[What is needed] Take the data from its first line. Print each line exactly until the line containing "genus: Otospermophilus" has been printed too.

(Saved entries)
○ ○ ○
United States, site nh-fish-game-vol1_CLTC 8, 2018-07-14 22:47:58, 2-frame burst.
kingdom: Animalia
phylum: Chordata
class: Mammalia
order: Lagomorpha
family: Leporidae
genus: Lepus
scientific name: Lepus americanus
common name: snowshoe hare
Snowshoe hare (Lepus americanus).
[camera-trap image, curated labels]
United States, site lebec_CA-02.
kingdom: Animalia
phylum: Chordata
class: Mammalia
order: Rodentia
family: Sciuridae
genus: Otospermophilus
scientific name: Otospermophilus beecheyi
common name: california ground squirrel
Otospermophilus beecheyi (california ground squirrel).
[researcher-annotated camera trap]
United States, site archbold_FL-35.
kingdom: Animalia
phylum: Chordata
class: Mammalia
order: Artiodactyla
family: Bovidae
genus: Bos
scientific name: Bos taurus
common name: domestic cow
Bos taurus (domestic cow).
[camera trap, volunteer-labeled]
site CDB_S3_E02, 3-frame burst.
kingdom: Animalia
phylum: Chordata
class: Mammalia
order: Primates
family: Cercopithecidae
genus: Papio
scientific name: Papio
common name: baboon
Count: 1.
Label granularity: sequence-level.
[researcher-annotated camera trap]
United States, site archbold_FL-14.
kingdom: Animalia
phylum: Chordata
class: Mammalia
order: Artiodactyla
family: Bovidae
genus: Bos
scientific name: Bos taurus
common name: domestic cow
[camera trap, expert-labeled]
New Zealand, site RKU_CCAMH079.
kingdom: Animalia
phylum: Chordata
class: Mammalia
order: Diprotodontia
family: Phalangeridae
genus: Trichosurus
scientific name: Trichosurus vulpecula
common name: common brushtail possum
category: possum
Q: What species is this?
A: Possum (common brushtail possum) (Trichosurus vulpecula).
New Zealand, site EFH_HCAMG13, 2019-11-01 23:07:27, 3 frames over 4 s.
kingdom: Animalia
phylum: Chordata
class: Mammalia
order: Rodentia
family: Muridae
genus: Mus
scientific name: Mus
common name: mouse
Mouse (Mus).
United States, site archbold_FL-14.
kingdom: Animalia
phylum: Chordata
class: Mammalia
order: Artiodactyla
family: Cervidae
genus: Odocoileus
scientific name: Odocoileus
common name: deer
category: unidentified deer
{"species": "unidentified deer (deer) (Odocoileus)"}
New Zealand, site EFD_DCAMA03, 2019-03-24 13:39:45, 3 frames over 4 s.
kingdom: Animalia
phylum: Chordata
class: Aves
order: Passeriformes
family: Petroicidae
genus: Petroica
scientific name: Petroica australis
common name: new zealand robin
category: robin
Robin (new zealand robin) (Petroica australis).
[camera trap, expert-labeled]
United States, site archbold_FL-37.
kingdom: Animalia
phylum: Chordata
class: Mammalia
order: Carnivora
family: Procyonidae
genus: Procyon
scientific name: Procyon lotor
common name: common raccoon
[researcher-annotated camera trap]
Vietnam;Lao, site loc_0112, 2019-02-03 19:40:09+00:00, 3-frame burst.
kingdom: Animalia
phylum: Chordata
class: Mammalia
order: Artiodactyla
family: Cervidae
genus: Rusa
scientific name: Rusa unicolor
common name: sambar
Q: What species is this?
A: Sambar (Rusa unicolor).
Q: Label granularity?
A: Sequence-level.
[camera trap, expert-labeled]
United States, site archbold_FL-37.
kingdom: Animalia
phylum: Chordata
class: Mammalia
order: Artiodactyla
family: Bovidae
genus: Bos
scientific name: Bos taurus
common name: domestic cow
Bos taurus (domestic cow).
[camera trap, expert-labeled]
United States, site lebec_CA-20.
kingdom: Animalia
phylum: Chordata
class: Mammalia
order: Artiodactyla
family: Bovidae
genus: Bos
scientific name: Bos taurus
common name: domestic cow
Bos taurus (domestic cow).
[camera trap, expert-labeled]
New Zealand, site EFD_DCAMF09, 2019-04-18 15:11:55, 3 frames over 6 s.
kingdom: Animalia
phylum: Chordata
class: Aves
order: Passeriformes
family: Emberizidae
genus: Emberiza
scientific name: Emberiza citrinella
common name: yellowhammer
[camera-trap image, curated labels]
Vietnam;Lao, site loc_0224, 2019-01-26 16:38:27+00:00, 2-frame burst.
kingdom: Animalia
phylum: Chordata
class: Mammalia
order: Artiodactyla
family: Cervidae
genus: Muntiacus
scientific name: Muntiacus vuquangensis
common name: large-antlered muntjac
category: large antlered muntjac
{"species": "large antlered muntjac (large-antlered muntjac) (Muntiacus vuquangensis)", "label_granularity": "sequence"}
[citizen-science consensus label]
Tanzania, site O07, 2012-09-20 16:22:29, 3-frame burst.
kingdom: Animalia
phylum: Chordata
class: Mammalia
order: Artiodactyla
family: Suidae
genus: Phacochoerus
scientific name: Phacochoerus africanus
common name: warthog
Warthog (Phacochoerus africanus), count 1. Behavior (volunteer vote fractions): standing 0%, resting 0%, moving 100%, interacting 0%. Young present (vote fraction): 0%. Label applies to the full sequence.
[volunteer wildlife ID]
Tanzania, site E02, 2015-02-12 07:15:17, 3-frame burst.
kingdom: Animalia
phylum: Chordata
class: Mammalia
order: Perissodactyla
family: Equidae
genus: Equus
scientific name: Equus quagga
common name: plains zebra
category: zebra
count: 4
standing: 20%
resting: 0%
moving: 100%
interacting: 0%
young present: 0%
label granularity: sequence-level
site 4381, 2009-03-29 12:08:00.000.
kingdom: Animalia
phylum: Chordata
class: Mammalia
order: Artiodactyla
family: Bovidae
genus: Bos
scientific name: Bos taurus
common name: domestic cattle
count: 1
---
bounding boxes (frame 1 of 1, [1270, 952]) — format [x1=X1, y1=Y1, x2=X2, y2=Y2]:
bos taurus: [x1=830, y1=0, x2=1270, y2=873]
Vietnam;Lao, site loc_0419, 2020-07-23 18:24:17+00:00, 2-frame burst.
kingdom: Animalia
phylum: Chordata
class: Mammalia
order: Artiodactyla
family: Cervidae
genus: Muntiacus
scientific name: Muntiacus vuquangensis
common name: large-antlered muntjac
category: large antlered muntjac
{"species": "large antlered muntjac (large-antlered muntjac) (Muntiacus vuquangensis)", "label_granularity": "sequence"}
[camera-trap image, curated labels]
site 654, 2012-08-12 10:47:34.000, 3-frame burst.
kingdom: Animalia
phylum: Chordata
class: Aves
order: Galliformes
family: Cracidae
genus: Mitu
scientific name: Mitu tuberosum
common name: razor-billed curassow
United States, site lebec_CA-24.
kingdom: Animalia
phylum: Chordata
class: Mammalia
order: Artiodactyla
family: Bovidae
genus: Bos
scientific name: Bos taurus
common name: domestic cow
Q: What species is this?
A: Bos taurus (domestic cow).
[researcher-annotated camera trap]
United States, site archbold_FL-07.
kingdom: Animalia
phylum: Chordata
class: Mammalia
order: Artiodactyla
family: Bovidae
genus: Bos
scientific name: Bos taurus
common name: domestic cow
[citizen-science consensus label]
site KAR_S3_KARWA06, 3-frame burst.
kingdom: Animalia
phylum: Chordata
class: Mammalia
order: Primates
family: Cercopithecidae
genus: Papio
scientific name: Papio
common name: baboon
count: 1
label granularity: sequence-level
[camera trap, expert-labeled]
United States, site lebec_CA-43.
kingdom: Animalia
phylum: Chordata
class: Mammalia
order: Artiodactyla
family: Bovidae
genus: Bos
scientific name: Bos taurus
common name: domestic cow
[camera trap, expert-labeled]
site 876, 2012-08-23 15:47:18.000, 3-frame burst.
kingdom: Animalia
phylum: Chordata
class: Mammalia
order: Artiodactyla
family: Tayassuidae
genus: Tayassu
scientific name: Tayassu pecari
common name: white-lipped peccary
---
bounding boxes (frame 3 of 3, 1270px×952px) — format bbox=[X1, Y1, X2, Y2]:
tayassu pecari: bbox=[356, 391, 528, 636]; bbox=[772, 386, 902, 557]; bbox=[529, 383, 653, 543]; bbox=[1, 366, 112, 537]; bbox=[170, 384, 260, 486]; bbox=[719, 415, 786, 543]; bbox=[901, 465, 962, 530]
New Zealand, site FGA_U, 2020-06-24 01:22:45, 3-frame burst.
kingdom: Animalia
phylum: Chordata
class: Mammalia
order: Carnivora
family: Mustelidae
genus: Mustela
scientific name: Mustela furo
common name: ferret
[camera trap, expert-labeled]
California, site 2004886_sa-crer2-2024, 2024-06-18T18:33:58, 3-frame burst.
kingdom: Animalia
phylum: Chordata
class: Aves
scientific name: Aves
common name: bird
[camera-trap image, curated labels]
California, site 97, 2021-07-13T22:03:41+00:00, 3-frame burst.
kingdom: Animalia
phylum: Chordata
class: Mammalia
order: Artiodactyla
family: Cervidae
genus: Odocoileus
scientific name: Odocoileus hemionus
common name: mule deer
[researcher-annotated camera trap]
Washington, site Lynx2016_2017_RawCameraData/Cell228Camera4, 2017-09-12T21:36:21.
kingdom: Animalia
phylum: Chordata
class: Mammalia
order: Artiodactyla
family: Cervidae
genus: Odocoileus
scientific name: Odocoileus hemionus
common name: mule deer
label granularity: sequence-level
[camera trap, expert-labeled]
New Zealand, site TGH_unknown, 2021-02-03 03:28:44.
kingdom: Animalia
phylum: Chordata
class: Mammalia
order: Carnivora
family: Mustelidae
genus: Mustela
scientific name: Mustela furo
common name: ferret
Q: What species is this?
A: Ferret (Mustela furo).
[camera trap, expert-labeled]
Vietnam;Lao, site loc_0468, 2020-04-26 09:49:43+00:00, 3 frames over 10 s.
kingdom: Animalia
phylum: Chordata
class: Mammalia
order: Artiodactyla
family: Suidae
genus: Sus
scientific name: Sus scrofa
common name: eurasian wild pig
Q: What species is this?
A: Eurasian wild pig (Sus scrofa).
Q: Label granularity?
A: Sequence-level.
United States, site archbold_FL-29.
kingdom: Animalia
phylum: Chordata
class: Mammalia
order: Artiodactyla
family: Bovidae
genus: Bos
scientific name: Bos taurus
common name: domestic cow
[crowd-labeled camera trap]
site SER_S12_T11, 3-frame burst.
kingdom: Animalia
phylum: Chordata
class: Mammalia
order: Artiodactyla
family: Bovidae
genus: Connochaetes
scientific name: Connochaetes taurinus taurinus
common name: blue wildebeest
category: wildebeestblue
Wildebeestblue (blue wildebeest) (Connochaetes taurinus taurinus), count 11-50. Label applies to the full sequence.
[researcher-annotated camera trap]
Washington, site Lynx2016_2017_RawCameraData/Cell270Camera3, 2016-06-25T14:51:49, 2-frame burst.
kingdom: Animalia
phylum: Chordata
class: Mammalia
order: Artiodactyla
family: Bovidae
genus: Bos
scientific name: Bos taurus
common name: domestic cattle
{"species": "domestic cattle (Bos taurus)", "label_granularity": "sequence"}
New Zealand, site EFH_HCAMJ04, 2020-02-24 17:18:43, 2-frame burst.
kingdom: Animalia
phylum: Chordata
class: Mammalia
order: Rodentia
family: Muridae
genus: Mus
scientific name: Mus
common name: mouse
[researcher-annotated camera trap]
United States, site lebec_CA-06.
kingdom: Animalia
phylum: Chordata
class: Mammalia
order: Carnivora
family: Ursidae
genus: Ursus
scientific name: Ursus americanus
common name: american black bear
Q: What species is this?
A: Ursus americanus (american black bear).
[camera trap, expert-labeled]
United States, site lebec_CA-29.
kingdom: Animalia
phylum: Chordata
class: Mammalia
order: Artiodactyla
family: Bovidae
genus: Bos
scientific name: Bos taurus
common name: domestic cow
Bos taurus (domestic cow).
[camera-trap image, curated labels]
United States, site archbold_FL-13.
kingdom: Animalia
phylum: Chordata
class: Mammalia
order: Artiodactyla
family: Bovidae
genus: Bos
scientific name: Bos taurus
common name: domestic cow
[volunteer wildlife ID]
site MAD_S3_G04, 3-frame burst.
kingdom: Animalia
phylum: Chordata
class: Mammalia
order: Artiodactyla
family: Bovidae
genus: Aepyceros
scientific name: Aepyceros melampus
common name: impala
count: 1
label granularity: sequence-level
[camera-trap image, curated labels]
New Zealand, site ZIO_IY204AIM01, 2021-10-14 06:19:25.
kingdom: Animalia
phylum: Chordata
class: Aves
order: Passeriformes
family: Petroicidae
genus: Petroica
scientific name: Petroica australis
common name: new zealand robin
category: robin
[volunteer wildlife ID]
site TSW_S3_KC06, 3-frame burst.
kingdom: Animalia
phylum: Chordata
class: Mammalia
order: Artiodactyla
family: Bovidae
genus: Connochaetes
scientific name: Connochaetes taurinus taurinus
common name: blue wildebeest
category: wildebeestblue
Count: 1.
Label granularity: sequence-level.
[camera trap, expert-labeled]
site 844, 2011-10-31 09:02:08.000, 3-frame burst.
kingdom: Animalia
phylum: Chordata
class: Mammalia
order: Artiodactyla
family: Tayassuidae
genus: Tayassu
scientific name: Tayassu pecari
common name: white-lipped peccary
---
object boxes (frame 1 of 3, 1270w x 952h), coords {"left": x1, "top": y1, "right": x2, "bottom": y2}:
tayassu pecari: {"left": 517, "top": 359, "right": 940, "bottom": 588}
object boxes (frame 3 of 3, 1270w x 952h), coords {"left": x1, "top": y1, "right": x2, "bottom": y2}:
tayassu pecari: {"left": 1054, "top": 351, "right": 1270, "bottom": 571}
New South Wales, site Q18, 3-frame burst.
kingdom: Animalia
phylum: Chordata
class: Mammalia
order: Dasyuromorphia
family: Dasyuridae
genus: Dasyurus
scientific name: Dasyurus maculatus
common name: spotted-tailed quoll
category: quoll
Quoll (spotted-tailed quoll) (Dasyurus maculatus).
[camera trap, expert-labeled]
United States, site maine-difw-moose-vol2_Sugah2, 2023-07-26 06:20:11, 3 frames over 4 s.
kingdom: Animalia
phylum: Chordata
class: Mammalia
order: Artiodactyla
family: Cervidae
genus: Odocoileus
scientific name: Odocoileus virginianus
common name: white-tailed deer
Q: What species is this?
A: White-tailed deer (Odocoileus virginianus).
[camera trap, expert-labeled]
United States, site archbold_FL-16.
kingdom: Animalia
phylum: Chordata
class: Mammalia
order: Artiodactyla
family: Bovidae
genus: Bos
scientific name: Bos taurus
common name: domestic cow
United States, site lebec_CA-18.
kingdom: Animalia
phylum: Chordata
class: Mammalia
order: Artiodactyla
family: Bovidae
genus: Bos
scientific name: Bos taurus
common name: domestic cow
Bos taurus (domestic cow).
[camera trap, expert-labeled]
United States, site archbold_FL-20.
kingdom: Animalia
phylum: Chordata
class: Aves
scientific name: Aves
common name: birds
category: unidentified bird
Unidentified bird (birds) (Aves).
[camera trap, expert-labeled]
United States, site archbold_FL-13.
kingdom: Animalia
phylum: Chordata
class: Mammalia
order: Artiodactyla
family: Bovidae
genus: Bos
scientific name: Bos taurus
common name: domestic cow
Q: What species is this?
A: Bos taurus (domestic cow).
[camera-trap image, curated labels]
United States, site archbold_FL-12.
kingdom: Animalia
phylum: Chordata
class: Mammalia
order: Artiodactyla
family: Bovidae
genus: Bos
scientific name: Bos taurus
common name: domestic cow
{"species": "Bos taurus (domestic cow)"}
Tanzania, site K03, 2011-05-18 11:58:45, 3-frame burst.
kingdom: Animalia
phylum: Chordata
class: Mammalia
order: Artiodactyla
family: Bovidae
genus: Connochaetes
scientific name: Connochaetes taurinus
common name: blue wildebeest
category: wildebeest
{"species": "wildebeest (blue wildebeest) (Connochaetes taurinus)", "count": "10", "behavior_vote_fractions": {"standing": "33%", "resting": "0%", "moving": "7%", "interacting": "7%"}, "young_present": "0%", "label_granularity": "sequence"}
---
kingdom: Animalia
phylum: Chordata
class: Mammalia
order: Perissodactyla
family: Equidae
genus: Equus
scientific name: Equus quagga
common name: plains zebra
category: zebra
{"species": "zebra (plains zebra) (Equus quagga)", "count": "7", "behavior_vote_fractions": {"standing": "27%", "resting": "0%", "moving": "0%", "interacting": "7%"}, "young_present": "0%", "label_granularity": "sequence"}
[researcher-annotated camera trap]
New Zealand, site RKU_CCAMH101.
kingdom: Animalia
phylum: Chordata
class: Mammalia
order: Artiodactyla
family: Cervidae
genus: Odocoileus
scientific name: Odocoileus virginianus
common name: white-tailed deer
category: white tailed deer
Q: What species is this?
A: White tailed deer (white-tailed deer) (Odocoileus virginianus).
○ ○ ○
[Response area]
United States, site nh-fish-game-vol1_CLTC 8, 2018-07-14 22:47:58, 2-frame burst.
kingdom: Animalia
phylum: Chordata
class: Mammalia
order: Lagomorpha
family: Leporidae
genus: Lepus
scientific name: Lepus americanus
common name: snowshoe hare
Snowshoe hare (Lepus americanus).
[camera-trap image, curated labels]
United States, site lebec_CA-02.
kingdom: Animalia
phylum: Chordata
class: Mammalia
order: Rodentia
family: Sciuridae
genus: Otospermophilus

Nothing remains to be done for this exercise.